Our case proved that in the five years before we filed our case, there were 39 applications for new moving licenses, of which 19 were protested by one or more existing companies—for a total of 114 “protests.” Of those protests, none even alleged, let alone proved, that the applicant was unqualified or dishonest. Instead, every objection did so simply because a new moving company would compete against them. Most applicants, understandably, chose to abandon their applications if a protest was filed, rather than go through the expensive and futile effort of attending the hearing. After all, since 2007, the state’s Motor Carriers Division had rejected every applicant who tried going through a hearing. In one case, an applicant who had worked as a mover for more than 30 years for his father’s company, was denied a license to run his own business, because the government said that existing moving services were “adequate.” And even more telling, whenever an applicant sought permission to buy a license from someone who already had one, nobody ever objected, and such applications were always granted—even if the applicant had just recently been denied a new license!

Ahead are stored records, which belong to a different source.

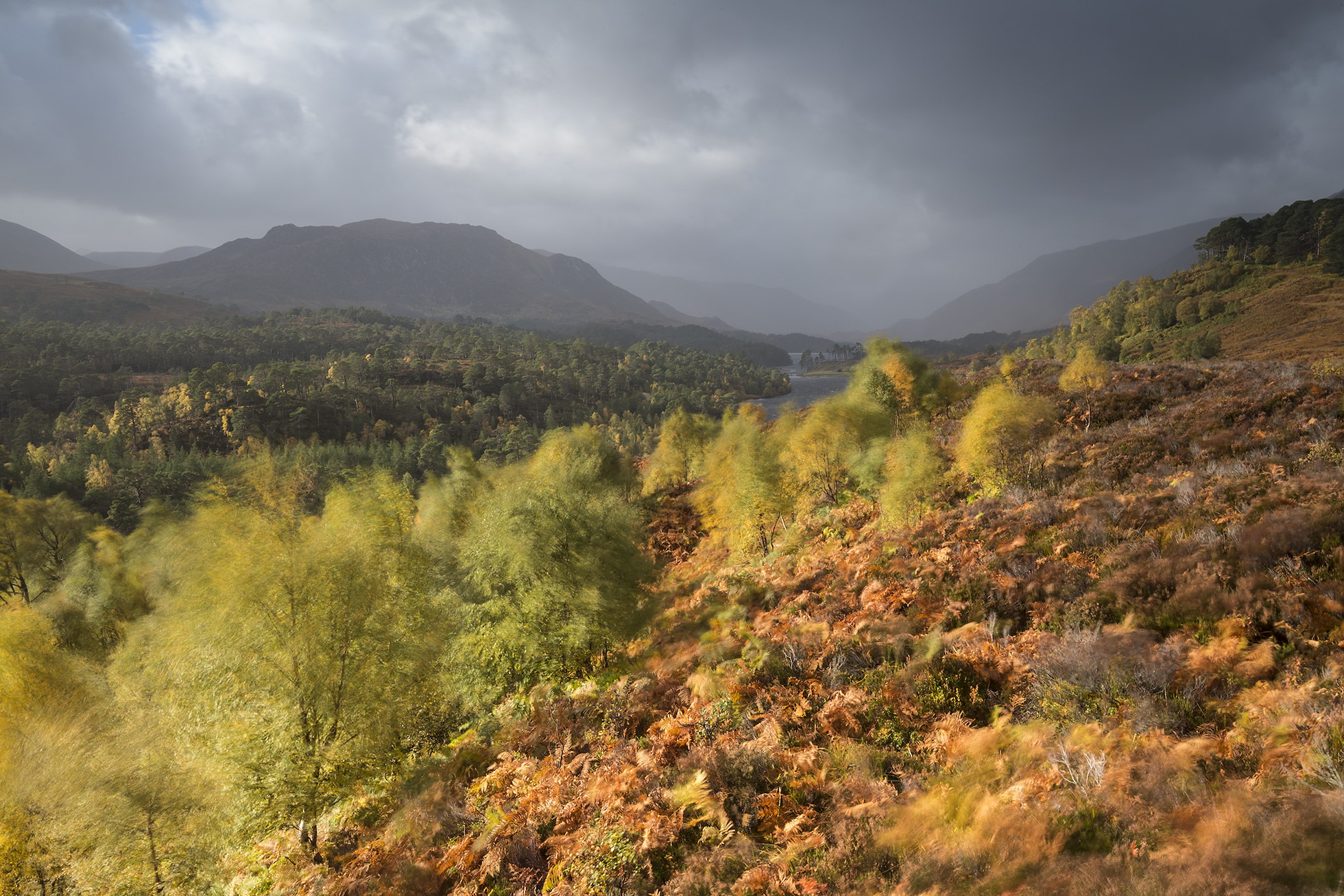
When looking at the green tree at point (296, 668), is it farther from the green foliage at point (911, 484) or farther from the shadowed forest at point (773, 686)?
the green foliage at point (911, 484)

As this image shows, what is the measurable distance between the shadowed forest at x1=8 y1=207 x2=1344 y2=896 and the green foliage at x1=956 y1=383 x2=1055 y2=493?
17cm

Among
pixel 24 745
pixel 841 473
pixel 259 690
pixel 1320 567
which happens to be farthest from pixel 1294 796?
pixel 841 473

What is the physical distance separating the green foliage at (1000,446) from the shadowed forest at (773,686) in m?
0.17

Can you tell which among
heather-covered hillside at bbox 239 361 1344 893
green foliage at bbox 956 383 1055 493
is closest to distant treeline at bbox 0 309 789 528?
heather-covered hillside at bbox 239 361 1344 893

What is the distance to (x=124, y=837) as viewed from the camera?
993 cm

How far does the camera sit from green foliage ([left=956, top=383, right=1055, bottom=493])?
64.4 ft

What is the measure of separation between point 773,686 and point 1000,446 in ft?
46.9

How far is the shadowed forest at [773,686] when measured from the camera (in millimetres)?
6668

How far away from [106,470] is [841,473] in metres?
88.8

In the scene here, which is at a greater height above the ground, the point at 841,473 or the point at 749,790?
the point at 841,473

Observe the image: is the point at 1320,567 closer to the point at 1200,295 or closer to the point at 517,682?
the point at 517,682

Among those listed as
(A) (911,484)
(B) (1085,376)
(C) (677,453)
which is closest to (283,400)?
(C) (677,453)

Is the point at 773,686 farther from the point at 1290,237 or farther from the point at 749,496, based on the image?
the point at 1290,237

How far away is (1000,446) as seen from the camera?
65.3ft
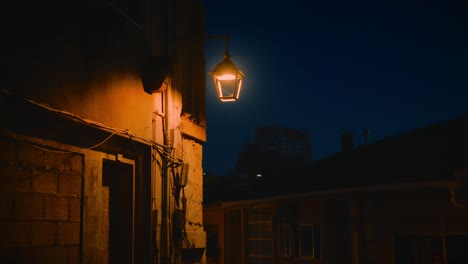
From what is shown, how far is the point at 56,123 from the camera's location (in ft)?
18.9

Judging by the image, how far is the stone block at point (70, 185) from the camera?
5871mm

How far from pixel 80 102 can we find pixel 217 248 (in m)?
19.3

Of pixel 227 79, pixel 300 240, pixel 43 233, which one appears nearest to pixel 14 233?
pixel 43 233

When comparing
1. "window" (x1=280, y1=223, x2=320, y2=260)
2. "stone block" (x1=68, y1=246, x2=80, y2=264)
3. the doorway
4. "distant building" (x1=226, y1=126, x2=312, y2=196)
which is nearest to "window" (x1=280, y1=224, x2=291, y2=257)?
"window" (x1=280, y1=223, x2=320, y2=260)

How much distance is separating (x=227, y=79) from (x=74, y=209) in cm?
354

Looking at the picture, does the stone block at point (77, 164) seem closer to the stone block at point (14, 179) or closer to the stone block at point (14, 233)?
the stone block at point (14, 179)

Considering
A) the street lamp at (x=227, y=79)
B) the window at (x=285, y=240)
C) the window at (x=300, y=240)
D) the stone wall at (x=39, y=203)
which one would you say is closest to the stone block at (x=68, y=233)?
the stone wall at (x=39, y=203)

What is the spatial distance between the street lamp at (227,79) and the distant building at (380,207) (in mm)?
5140

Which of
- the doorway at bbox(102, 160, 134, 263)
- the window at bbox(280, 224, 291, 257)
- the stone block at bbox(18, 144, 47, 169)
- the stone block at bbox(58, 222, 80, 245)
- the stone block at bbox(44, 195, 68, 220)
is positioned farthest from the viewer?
the window at bbox(280, 224, 291, 257)

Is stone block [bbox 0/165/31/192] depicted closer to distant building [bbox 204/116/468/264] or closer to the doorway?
the doorway

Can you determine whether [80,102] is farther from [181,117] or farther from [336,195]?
[336,195]

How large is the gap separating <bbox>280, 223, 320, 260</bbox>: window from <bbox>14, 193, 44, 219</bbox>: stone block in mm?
13740

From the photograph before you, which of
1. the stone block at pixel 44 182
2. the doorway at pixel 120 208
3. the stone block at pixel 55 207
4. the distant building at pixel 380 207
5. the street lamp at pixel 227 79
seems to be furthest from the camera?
the distant building at pixel 380 207

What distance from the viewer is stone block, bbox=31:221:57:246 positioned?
5375mm
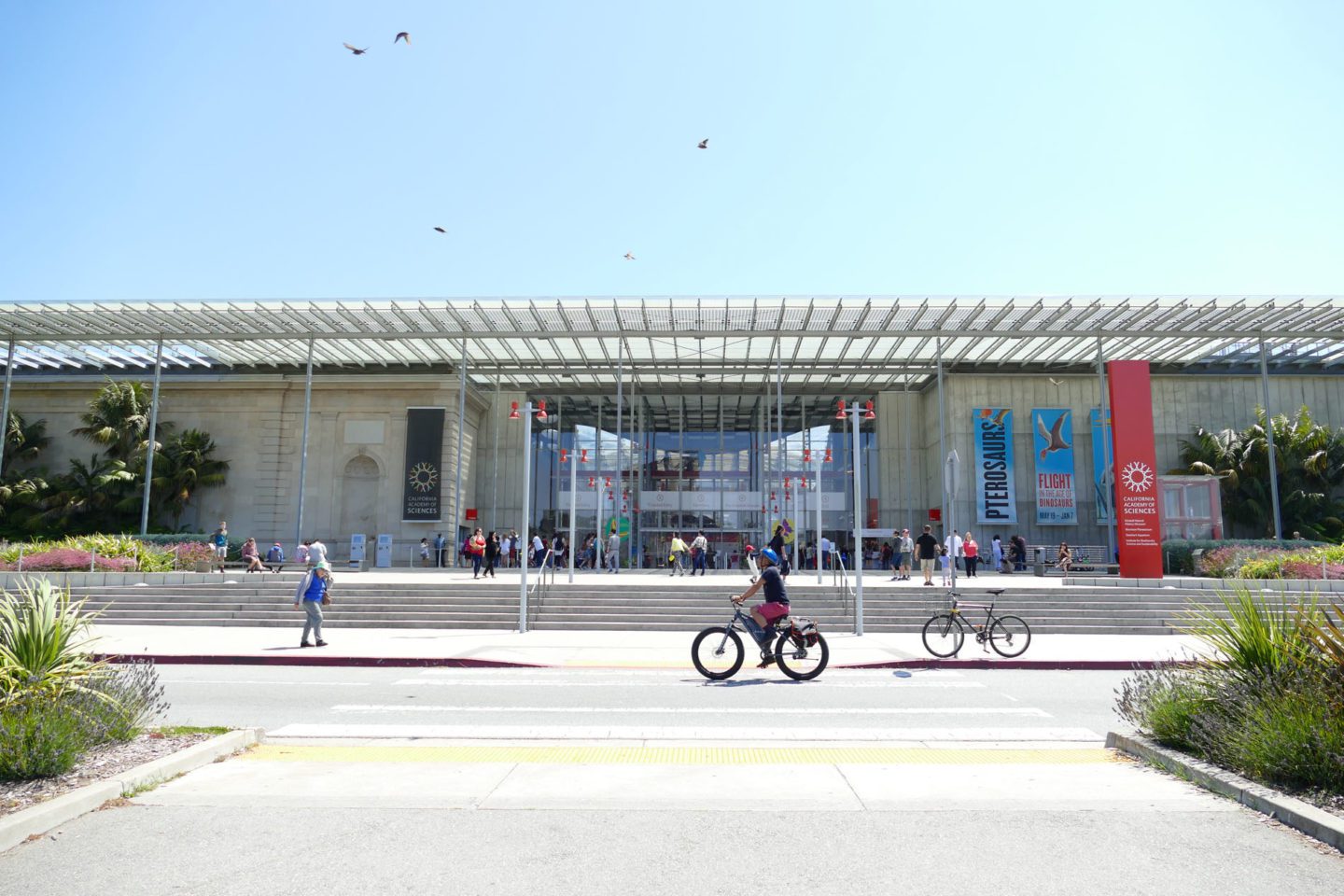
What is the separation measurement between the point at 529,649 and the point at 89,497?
1199 inches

The judge found that this law had nothing to do with protecting the public health and safety. On the contrary, the government was simply “providing an umbrella of protection for preferred private businesses while blocking others from competing, even if they satisfy all other regulatory requirements.” The law was existed solely to “protect[] existing moving companies—regardless of their quality of service—against potential competition.” It was therefore unconstitutional.
Now the Kentucky legislature is taking steps to repeal this senseless and unconstitutional requirement. Today, it passed SB 23, a bill to repeal the unconstitutional requirement and replace it with a rule that grants a license to “any qualified applicant” who has the required insurance and operates safely. That bill has now been sent on to Governor Beshear for his signature.